There are advanced techniques to increase the confidence score of an actor once suspected. One simple early method that used to work was political questions about a North Korean leader and analyzing their reaction. More subtle ways are now required for advanced actors, such as subliminal messages, images, information baiting, and video calls, where a professional can try to trigger specific cues over time to detect deviations. During most interactions, they have their own AI aiding in real-time to try to answer well, while the professionals require minimal guidance.
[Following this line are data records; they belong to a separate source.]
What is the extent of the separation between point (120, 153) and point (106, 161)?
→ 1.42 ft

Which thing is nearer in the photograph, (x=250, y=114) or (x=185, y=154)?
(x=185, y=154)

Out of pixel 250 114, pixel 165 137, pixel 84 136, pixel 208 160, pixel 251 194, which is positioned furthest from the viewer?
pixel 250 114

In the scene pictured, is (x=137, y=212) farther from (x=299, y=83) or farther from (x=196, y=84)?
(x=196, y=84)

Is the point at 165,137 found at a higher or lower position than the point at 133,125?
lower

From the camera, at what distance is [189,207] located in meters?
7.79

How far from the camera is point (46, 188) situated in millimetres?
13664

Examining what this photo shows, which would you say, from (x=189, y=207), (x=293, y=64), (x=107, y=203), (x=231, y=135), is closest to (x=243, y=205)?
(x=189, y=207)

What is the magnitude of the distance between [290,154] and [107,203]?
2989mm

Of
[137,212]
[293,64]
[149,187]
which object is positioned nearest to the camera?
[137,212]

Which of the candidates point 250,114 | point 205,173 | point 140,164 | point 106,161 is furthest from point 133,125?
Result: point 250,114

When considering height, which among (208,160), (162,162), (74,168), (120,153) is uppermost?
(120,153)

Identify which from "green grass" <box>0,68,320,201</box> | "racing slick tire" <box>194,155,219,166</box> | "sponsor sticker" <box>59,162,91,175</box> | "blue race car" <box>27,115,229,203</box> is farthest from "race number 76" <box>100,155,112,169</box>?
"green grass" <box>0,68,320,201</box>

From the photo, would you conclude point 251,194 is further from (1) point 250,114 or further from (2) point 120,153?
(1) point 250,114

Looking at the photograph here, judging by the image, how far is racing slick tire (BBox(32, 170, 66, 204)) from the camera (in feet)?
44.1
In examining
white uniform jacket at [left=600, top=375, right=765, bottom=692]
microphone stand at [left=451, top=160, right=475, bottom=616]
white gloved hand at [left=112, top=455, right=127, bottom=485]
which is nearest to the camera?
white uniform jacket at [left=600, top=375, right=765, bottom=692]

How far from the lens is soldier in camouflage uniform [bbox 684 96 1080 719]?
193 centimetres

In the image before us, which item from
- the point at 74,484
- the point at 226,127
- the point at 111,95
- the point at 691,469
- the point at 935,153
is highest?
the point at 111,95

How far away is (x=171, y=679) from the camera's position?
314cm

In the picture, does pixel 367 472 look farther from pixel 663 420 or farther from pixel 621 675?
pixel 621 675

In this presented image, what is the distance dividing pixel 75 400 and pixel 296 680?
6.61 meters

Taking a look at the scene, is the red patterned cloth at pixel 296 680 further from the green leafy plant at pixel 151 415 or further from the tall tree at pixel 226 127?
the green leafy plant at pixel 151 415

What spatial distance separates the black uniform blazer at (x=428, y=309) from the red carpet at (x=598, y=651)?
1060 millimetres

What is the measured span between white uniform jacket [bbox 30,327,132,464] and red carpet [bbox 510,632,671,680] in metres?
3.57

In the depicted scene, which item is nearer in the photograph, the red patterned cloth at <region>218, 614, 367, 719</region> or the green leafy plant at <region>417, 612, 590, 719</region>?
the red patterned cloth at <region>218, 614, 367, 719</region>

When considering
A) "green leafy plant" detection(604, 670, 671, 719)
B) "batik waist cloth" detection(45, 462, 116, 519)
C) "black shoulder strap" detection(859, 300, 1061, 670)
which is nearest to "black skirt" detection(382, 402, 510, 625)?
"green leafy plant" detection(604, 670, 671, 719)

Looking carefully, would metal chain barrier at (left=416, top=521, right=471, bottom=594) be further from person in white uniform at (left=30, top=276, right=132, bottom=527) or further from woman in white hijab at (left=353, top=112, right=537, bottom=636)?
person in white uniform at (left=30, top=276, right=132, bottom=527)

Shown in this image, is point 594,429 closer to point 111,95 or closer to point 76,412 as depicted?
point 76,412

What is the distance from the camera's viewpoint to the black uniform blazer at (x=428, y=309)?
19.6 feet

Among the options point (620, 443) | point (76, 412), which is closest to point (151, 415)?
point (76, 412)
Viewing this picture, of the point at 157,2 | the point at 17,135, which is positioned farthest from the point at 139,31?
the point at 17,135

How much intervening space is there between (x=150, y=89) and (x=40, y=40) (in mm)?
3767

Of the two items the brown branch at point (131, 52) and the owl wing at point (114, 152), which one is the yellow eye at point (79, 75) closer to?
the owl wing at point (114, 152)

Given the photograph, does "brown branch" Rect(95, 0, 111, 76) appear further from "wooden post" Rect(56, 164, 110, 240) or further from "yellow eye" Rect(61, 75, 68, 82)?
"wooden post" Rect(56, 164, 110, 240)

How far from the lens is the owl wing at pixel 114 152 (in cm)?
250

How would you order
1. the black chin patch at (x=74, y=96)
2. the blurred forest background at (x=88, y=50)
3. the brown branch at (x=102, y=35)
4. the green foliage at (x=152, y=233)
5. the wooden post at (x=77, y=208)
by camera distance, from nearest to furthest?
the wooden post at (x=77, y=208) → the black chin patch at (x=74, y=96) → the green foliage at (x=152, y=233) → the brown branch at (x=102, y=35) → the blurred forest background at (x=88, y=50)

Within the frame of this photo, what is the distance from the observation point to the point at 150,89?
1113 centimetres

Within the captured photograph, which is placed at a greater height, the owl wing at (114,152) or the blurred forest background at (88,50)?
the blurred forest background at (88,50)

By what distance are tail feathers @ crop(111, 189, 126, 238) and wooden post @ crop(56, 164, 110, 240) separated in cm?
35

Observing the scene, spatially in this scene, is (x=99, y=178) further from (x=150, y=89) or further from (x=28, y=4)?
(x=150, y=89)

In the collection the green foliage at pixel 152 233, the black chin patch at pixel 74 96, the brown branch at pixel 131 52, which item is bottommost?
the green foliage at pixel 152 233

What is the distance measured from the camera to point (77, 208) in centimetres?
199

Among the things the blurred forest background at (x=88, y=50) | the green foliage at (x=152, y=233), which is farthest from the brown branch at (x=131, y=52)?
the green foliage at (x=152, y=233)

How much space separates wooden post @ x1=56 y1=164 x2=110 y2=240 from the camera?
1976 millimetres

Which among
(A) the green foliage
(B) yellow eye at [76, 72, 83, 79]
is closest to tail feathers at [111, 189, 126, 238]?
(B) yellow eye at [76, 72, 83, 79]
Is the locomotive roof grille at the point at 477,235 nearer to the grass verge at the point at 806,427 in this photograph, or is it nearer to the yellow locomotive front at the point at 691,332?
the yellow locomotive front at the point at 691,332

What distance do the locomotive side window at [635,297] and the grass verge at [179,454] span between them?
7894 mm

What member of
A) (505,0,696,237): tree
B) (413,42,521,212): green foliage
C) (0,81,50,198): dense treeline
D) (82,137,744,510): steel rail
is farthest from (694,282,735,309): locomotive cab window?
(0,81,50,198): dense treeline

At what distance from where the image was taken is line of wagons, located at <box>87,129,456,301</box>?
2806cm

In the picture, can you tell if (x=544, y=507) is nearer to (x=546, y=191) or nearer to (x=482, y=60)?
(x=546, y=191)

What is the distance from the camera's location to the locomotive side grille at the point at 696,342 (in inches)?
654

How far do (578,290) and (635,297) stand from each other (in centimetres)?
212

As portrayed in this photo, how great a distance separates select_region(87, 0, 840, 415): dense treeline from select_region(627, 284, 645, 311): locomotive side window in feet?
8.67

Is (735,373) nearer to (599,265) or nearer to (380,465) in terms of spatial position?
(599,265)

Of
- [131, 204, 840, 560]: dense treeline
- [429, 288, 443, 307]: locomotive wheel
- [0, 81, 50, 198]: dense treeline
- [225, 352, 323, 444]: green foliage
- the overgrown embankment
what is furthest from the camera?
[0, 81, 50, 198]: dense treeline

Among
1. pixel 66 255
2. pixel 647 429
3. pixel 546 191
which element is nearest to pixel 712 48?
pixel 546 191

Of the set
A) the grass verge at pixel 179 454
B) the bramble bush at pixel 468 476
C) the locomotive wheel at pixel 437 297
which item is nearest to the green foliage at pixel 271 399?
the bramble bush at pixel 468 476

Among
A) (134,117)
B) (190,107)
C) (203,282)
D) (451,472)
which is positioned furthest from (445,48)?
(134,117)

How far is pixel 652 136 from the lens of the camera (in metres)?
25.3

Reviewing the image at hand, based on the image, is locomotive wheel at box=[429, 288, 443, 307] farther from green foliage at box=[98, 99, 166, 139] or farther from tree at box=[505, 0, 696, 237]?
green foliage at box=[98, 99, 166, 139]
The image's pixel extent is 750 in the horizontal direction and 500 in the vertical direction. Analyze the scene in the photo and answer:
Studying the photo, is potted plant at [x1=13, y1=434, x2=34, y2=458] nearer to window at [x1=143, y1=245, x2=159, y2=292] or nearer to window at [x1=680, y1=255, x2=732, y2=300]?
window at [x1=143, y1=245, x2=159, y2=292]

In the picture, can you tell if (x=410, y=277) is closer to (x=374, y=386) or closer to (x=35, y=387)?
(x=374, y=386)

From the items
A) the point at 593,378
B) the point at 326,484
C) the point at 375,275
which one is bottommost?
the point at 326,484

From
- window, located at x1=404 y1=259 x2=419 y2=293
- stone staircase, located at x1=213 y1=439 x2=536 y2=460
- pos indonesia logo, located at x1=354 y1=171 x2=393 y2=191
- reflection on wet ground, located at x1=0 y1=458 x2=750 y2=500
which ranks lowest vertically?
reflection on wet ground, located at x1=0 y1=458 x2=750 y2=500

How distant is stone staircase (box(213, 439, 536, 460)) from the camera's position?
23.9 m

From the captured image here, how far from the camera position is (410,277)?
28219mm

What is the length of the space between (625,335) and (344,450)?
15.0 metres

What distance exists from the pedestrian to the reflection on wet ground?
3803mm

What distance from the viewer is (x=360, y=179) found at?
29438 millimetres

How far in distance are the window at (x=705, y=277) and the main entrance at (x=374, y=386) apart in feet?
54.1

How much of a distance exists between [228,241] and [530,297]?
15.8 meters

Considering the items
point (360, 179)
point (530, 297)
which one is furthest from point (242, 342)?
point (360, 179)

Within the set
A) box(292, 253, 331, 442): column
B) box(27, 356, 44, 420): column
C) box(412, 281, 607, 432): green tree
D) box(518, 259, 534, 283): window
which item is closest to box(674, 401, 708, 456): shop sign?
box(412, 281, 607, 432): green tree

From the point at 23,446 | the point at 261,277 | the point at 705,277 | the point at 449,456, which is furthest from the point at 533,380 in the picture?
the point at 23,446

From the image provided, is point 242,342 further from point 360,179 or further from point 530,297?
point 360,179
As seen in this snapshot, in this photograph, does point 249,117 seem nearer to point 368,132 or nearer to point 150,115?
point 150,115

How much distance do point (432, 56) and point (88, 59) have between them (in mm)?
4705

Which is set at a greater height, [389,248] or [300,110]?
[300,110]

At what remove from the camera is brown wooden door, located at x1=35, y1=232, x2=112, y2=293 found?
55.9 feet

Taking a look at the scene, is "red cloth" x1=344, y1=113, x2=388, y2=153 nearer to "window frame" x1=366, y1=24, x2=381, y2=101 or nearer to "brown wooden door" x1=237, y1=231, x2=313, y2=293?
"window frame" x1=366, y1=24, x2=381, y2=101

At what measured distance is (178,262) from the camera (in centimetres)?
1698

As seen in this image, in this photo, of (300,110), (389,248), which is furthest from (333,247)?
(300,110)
Another approach is to do nothing different by acting like everything is running normally. Not tipping off the threat actor is useful in case they also have contingencies in place. They could have an automated health check process on a system that only runs if that user is terminated, leaving a much bigger disaster to clean up. Some IT insider workers do not react well to being discovered and will do anything possible to damage or extort your business.

The ideal scenario is to uncover all the hidden threat actors in your company and do a coordinated clean sweep of them simultaneously to minimize any reactions from any single insider. Isolating each IT worker and understanding them will help you connect the wires across disparate teams and departments. In some cases, there will be no possible shared attributions or network analysis, which is the more difficult cleanup. Even if you get rid of them in one fell swoop, it doesn’t mean they won’t return in the future.

Adaptively changing your security measures will allow your company to always be one step ahead of new threat actors. Telegraphing these strategies is not something new to nation-states, and the key to continuously identifying them is using solutions that devise and hold better cards hidden under the table once the threat figures out how to bypass your traditional security measures.

Conclusion: Building Adaptive Trust for the Future of Work

In review, detecting nation-state actors becomes a manageable process when using Trust Swiftly in conjunction with your traditional insider threat tools and processes. Companies of all sizes should be doing their part to identify remote IT workers and deploy ready-to-use solutions that exist in the market. A failure to act will only allow a proliferation of nation-state strategies and resources that will eventually overwhelm backstop defenses such as the government. AI is making these actions especially important, with the level of detail becoming indistinguishable for enterprises to discover.